© JUNGE FREIHEIT Verlag GmbH & Co.  www.jungefreiheit.de  42/13 / 11. Oktober 2013

Politische Illusionen über ein Abflauen der Euro-Krise
Krisengewinnler
Dirk Meyer

Die moderaten Renditen griechischer Staatsanleihen sind kein Indiz für eine strukturelle Lösung der Euro-Krise. Denn weitere Hilfen für Griechenland sind angesichts der mangelnden Schuldentragfähigkeit unumgänglich. Nachdem Fachleute dies bereits bei Beschluß des zweiten Hilfspakets als unvermeidlich vorhersagten, erkennt dies inzwischen auch die handelnde Politik.

Eine nachhaltige Lösung wäre ein weiterer Schuldenschnitt, kombiniert mit der Wiedereinführung der Drachme. Da 90 Prozent der griechischen Staatsschulden bei den Rettungsschirmen EFSF/ESM sowie der Europäischen Zentralbank (EZB) liegen, wären die Verluste budgetwirksam. Zudem würde die monetäre Staatsfinanzierung der EZB offenbar. Somit scheidet dieser Weg aus. Die Finanzmärkte wissen das – Renditen lügen nicht. Ein drittes Milliarden-Paket ist ebenfalls unwahrscheinlich. Den Parlamentariern fiele die Rechtfertigung gegenüber der Öffentlichkeit zunehmend schwerer. Alternativ wird deshalb über eine Zinssenkung und die Laufzeitverlängerung der Kredite gesprochen. Dies käme einem indirekten Schuldenschnitt zu Lasten öffentlicher Gläubiger gleich.

Besonders attraktiv, da volumenmäßig unbegrenzt und jeglicher parlamentarischer Kontrolle entzogen, erscheinen die vermeintlich kostenlosen Maßnahmen der EZB. Für das von Mario Draghi mit der Parole „whatever it takes“ angekündigte OMT-Ankaufprogramm von Staatsanleihen müssen Staaten formal drei Bedingungen erfüllen: volles EFSF/ESM-Programm, Zugang zum Anleihemarkt, Störung des geldpolitischen Übertragungsmechanismus. Die ersten beiden Punkte schließen sich jedoch grundsätzlich aus. Als Einfallstor bieten sich vorsorgende Kreditlinien des ESM bei weichen Auflagen, die zugleich einen Zugang zum Kapitalmarkt ermöglichen.

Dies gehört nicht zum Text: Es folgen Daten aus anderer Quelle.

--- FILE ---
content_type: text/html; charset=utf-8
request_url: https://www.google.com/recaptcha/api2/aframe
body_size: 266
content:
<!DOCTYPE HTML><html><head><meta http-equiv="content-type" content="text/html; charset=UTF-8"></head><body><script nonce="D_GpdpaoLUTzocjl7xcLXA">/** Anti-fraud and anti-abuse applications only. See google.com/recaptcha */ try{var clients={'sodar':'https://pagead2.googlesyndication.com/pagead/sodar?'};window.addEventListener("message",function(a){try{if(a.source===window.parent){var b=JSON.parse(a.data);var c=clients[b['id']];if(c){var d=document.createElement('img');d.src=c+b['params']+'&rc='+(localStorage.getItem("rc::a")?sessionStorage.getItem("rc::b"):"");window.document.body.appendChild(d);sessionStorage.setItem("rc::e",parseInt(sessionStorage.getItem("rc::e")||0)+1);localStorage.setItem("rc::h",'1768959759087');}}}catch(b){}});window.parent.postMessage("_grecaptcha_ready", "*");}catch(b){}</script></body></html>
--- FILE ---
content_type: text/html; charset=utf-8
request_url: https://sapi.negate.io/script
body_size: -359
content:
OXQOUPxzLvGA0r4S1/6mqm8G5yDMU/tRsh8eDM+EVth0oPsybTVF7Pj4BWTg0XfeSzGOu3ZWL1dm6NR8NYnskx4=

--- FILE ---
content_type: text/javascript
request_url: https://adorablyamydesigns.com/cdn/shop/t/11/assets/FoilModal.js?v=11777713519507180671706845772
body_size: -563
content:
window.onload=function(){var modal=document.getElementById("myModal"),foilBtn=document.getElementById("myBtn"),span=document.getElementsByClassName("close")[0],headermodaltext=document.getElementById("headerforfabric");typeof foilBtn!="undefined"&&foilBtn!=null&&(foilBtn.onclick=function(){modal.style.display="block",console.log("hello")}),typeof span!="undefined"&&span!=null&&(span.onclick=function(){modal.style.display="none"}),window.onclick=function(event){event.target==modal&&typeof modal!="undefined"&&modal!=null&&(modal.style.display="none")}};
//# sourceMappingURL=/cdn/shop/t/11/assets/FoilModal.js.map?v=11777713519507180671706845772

Wie die seit der Draghi-Ankündigung gesunkenen Risikoprämien der Krisenländer zeigen, setzen Investoren auf diese indirekte monetäre Staatsfinanzierung zur Umgehung des Bankrotts.

Jüngst hat Draghi eine Neuauflage der „Dicken Bertha“, einen EZB-Kredit über drei Jahre, ins Gespräch gebracht. Es ist das Perpetuum mobile zum staatlichen Gelddrucken schlechthin. Griechenland begibt neue Staatsschuldpapiere, die vornehmlich heimische Banken kaufen. Über den EZB-Kredit, der mit diesen Schrottanleihen als Pfand besichert wird, kommt neues Geld in den Kreislauf.

Die Banken profitieren, denn die griechische Zehn-Prozent-Anleihe wird mit 0,5-Prozent-EZB-Geld finanziert. Doch dieses monetäre Perpetuum mobile widerspricht ökonomischer Vernunft: Ein hinausgezögerter Staatsbankrott verbunden mit Geldentwertung ist die langfristige Folge. Doch das interessiert die kurzfristig orientierten Krisenprofiteure allerorten nicht.

 

Prof. Dr. Dirk Meyer lehrt Ökonomie an der Helmut-Schmidt-Universität Hamburg.